Fotos: Jeffrey Zamora
Con su marcado acento español de eses arrastradas, Pilar Gallego me dijo, emocionada, que ellos también llevaban quince años sin visitar La Fortuna.
La conversación sucedió mientras nuestros caballos trotaban colina arriba, en los altos de la finca que circunda el hotel Arenal Lodge, uno de los más antiguos y afamados de la zona. “Vinimos en un viaje de novios”, comentó, refiriéndose a ella y a su esposo, Carlos Quintana, “ahora hemos vuelto con el niño”, agregó, señalando al pequeño de cabello rubio, Carlos Junior, el heredero, Carlos el Segundo.

OBJETIVOS:
(a) Según el relato sobre La Fortuna, ¿con qué motivo viajaron allí por primera vez Pilar Gallego y Carlos Quintana, y en qué se diferencia su regreso? Responde en una a tres oraciones.
(b) Prolonga el relato sobre La Fortuna a partir de su última oración.

INFORMACIÓN REGISTRADA:
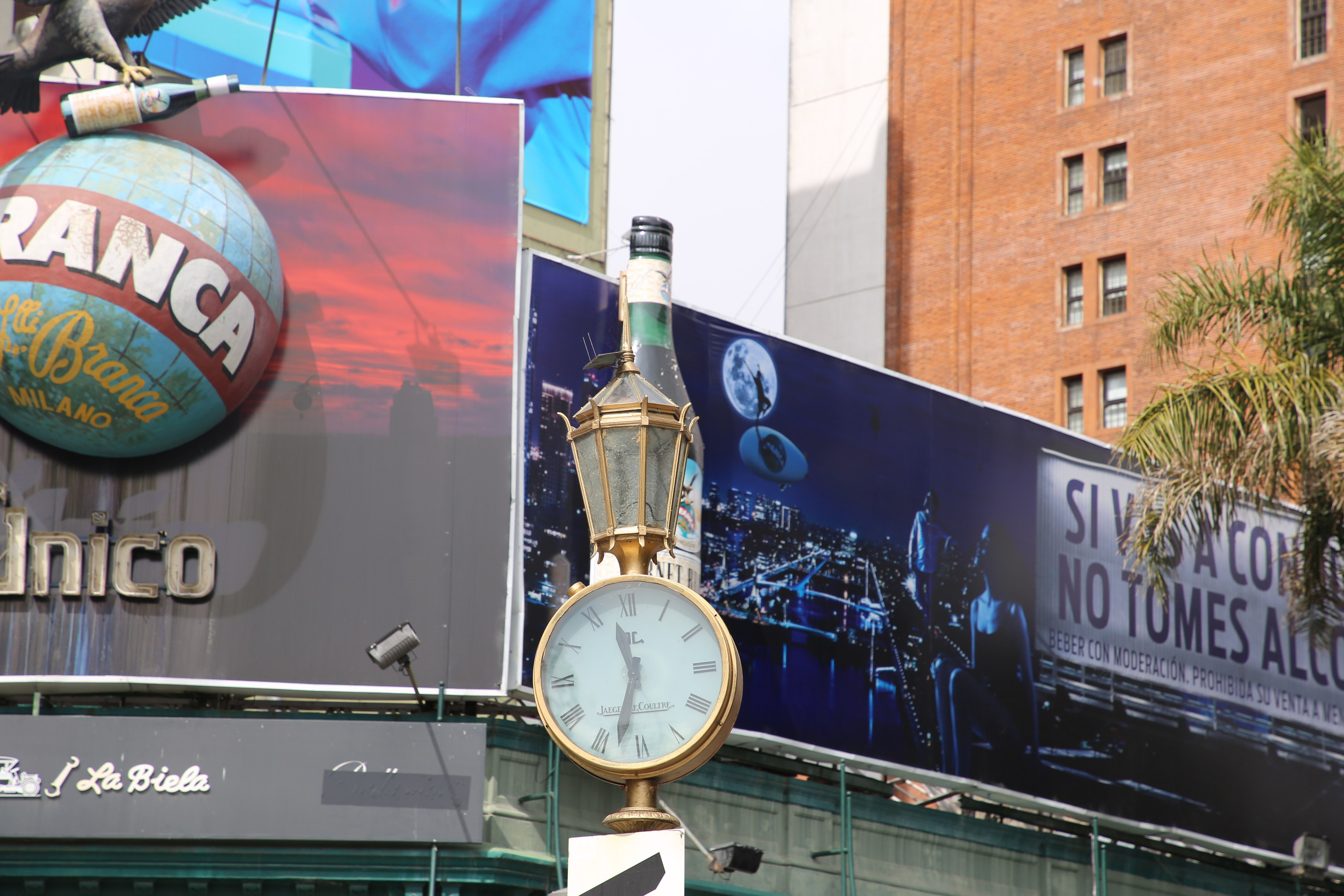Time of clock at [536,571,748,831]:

...

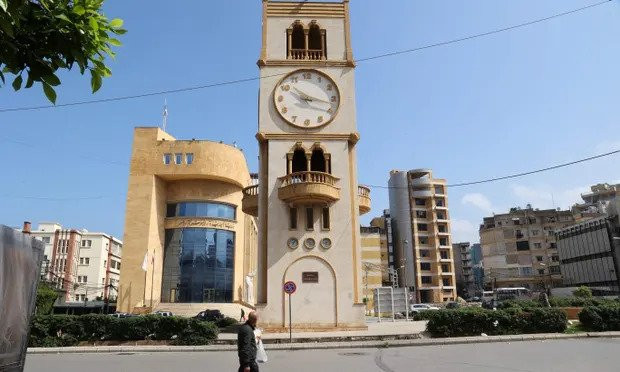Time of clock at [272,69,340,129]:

* * *

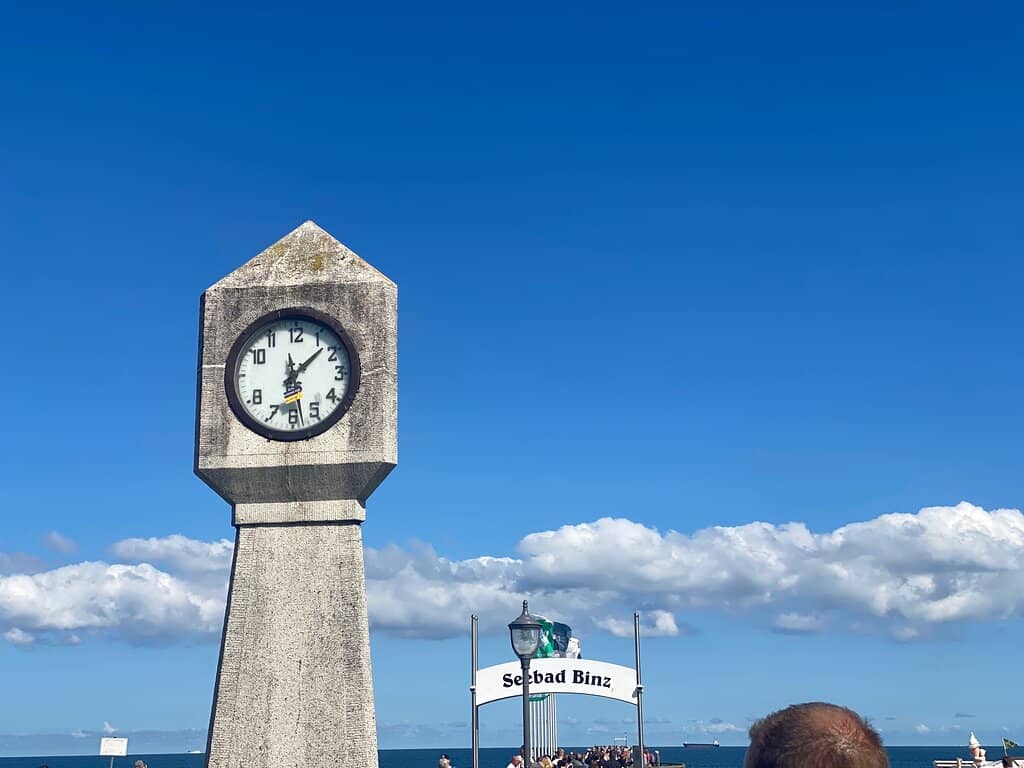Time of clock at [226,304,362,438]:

LAS RESPUESTAS:
(a) La primera vez fueron a La Fortuna en su viaje de novios. Ahora han regresado con su hijo pequeño, Carlos Junior.

(b)
A la familia Quintana Gallego los separaba un océano completo de La Fortuna de San Carlos, y por ello les tomó tres lustros hacer el camino de regreso desde Madrid hasta las faldas del volcán Arenal. Entre mi apartamento y La Fortuna existen, a lo sumo, tres horas en vehículo terrestre liviano, y sin embargo me tomó la misma cantidad de tiempo regresar.
Uno es así: a veces olvida que a este país le tocó cartón lleno en el bingo de la diversidad biológica y selvática. Plusvalía de la multiplicidad, le llamo yo. Uno es así: olvida que es tan sencillo como tomar un bus o echarle gas al tanque del carro para estar, de pronto, rodeado por paraísos por los que los turistas extranjeros están dispuestos a cruzar océanos.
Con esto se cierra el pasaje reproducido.